Friday, March 29, 2019

Children & Gaming & Some Shout-Outs

So this chap Douglas Carter has been using The Dolorous Stroke to run wargames using 90mm figures. He's got a blog over at ludus giganticus and it's pretty cool reading. Definately check it out, he's doing something cool and different here.
It's interesting that another play report (JC over at hobgoblinry.blogspot.com, also very cool, touching on oldschool rpgs and skirmish gaming) also had the author playing with their kids.
You see a lot (both tabletop and otherwise) of games ~for kids~ are written to be super simple and have their content toned down. You see these primary-coloured designs, mechanics that are set up to involve minimal complicated stuff and little room for upset, and so on. Honestly, I remember being in school and hating a lot of the dumbed-down stuff aimed at me. 
TDS, meanwhile, involves some fairly complex procedures in play, what with tracking cards, stats, etc. No maths that a kid can't handle - at most you're adding and subtracting two-figure numbers, or dividing by two - but it's a reasonable amount of information to track. (Then again, I'm a firm believer in letting the rulesy people handle the mechanics if its confusing, regardless of the age or experience of the player -  you say what you want to do, the GM rolls the dice). 
More interesting is that the violence in TDS is, really, quite graphic. People get run through, bleed to death, have their guts spilled, get eyes gouged out. It's nasty. JC literally says "One approving note from the kids: "This game is really gruesome!"." This is, to be honest, fine as far as I'm concerned. You know if your kids (or kids you're in a position to run games for) can handle different content. I knew I could at that age - my parents wouldn't let me watch anything pg rated on TV for the longest time, and then were completely OK with the violence and blood in stuff like Darren Shan or the Dark Materials trilogy. Hell, even classics of children's literature (The Hobbit, Narnia, etc etc) have some scary violence. Don't mollycoddle kids, they can handle stuff a lot of the time.

There's a larp I do that I've mentioned a few times, Empire. There's no age limit, and you have parents bringing the whole family along to dress as pseudo-medieval families and roleplay in a field for a weekend. It's pretty great. My IC group has a few kids in it (ranging from age around 8 to late teens) and I'm consistently impressed by some of the stuff they do. Not 'considering they're kids', these people are some of the most interesting roleplayers I deal with regularly. 

And sure, their characters are still basically children.

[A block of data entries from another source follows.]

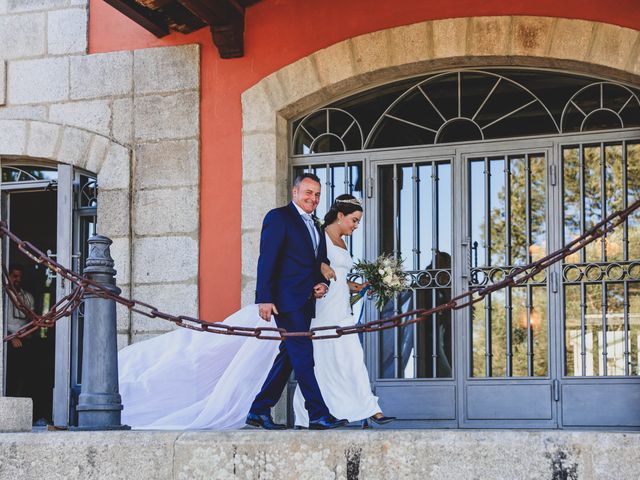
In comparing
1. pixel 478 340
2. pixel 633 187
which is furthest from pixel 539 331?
pixel 633 187

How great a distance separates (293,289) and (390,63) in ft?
8.80

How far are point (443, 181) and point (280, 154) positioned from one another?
139cm

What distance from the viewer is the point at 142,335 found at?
9.59 m

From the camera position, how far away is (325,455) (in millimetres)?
5895

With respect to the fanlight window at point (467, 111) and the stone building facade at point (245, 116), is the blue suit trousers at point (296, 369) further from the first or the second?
the fanlight window at point (467, 111)

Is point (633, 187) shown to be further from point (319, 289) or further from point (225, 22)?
point (225, 22)

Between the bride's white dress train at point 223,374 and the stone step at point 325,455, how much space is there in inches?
59.5

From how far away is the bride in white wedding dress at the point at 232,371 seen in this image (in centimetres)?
762

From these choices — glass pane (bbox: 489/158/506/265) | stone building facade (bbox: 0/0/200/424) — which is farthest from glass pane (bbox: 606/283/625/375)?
stone building facade (bbox: 0/0/200/424)

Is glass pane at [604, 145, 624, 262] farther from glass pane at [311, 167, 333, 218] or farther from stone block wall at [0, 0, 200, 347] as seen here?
stone block wall at [0, 0, 200, 347]

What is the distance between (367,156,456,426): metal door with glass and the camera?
359 inches

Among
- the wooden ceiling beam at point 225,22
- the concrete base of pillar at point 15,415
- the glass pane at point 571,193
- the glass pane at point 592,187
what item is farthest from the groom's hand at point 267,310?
the wooden ceiling beam at point 225,22

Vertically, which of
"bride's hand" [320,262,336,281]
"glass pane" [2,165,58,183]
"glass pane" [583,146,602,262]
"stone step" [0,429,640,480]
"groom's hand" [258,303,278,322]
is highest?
"glass pane" [2,165,58,183]

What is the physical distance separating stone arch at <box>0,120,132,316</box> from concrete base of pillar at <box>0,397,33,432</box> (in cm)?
283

They're kid-sized, they have kid-priorities a lot of the time. But at the same time, they're fucking clever. I've seen them tackling plots that the adults are stumped by. I've seen them make a total killing trading goods and services*. Hell, I've seen some of the older kids (13 & up, for health and safety reasons) take to the battlefield and be pretty darn effective with a spear or a bow. It's not just that they can keep up with adult players. The game's better for their being there.
*child labour laws don't apply when you're all pretending to be wizards and trading fake potions and mana.

I'm sure there's some deeper thought about how we're all just playing pretend, but fuck that noise I don't wanna go theorizing about child psychology or something.

Edit: I'm sure there's something interesting to be said about how two of my more successful projects (Ynn and the Library) are directly inspired by the stuff I read as a kid and aim to re-capture that feel, and are also home to some fairly fucked up stuff. There's no disconnect; kids' entertainment - at least the stuff that stays with you - has some fucked up stuff in it.

In conclusion, I'd like to (mis)quote Sideshow Bob at the conclusion of Crusty Gets Busted:

"
Treat kids like equals, they're people, too! They're smarter than you think! They were smart enough to [catch/impress] me!"

(also seriously, those blogs are neat).